Texto fornecido —
****************

Lançado em 13 de setembro de 1993, "La Era de la Boludez" é o antes e do depois na carreira dos Divididos. Finalmente reconhecidos como músicos competentes e com um sucesso nas mãos, o passado era apenas uma lembrança a ser recordada, não um pesadelo para atrapalhar o presente. Em 2007 e em 2013, o álbum ocuparia a sétima posição na lista dos 100 discos mais importantes do rock argentino da Rolling Stone.


Crítica de "La Era de la Boludez"

Um dos trunfos do álbum está na mistura de sonoridades, uma característica da banda que Santaolalla e Kerpel conseguiram ampliar ainda mais. Para começar, "Salir A Asustar" traz um funk misturado com rock experimental que vai fundo na busca por uma identidade musical e pessoal em uma curta e empolgante letra. E esse experimento segue em "Ortega Y Gases", que traz a inspiração da música folclórica pela primeira vez no trabalho.

****************

Material —
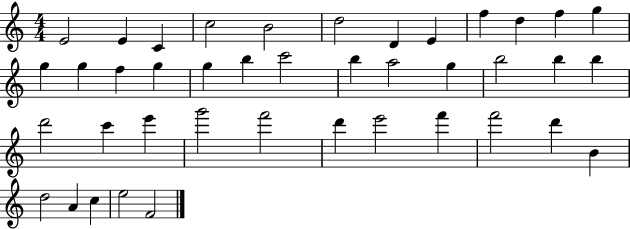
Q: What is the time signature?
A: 4/4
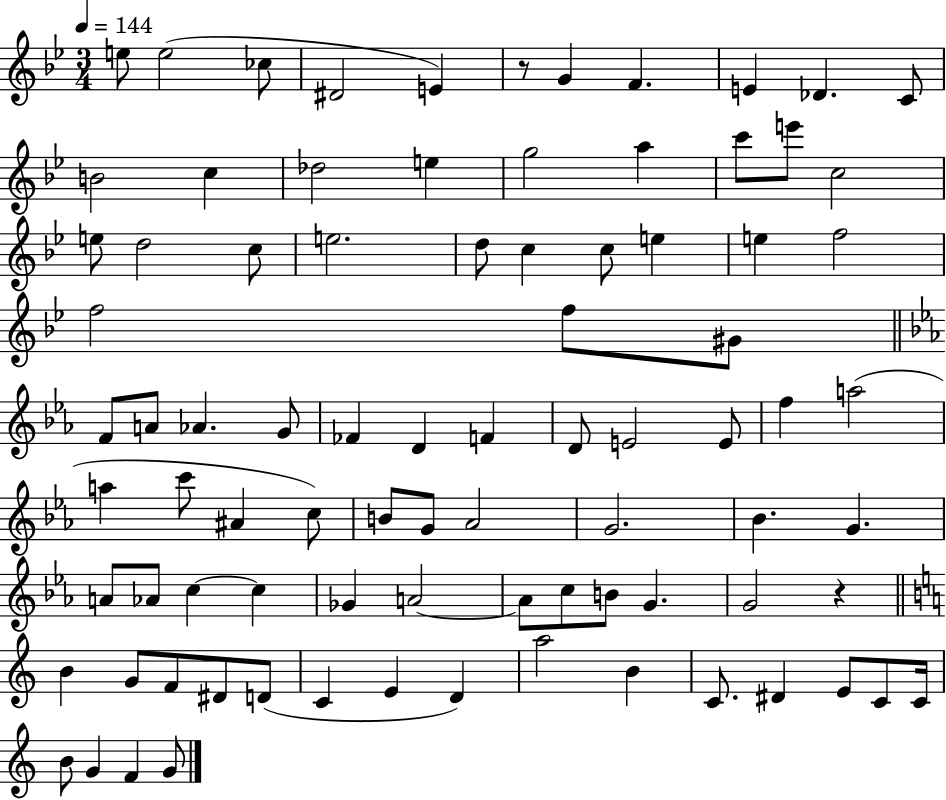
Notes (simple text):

E5/e E5/h CES5/e D#4/h E4/q R/e G4/q F4/q. E4/q Db4/q. C4/e B4/h C5/q Db5/h E5/q G5/h A5/q C6/e E6/e C5/h E5/e D5/h C5/e E5/h. D5/e C5/q C5/e E5/q E5/q F5/h F5/h F5/e G#4/e F4/e A4/e Ab4/q. G4/e FES4/q D4/q F4/q D4/e E4/h E4/e F5/q A5/h A5/q C6/e A#4/q C5/e B4/e G4/e Ab4/h G4/h. Bb4/q. G4/q. A4/e Ab4/e C5/q C5/q Gb4/q A4/h A4/e C5/e B4/e G4/q. G4/h R/q B4/q G4/e F4/e D#4/e D4/e C4/q E4/q D4/q A5/h B4/q C4/e. D#4/q E4/e C4/e C4/s B4/e G4/q F4/q G4/e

****************

Tarefas a realizar —
1. Segundo o texto sobre o álbum "La Era de la Boludez", por que a faixa "Ortega Y Gases" dá sequência ao experimento de "Salir A Asustar"? Responda em uma a três frases.
2. Continue o texto sobre o álbum "La Era de la Boludez" a partir do ponto em que ele para.
As linhas formam um material à parte, independente do texto.

Resultados das tarefas —
1. "Ortega Y Gases" dá sequência ao experimento porque traz, pela primeira vez no trabalho, a inspiração da música folclórica. Assim, amplia a mistura de sonoridades iniciada pelo funk com rock experimental de "Salir A Asustar".

2.
O cover de "El Arriero", do músico Atahualpa Yupanqui, coloca a faixa sob uma nova perspectiva ao apresentá-la como um rock psicodélico. E se "Salir A Comprar" lembra a cumbia popularizada pelo agora ex-jogador Carlos Tevez no Brasil, com grande destaque para o baixo, o reggae "Que Ves?" foi um dos grandes sucessos do trio na América Latina e ganhou uma versão em português da banda Tijuana no início dos anos 2000.

O lado místico da cultura argentina aparece na faixa instrumental "Pestaña De Camello", mas eles aceleram mesmo na agitada "Rasputin / Hey Jude", que, por conta do palavrão na letra engraçada, nunca foi liberada nos serviços de streaming. O ritmo caribenho de "Dame Un Limón" ganha o ouvinte de cara pela suavidade e tranquilidade, enquanto é possível entender os motivos que levaram a banda e a produção a acreditar fortemente em "Paisano De Hurlingham": cheia de guitarras e um ótimo refrão ("Abejas con Ombú/ Viajando en el panal/ Sable recto en estación/ Berretín de mayor") fizeram dela um merecido sucesso.

Em "Cristofolo Cacarnu" e "El Indio Deja El Mezcal", a banda usa o reggae para contar duas importantes histórias e o ouvinte é convidado a se envolver profundamente ao longo da audição. Claro, não poderia faltar uma espécie de tango misturado com música tradicional, presente em "Huelga De Amores", e o final ainda traz "Tajo C", um experimento musical com uma letra engraçadinha.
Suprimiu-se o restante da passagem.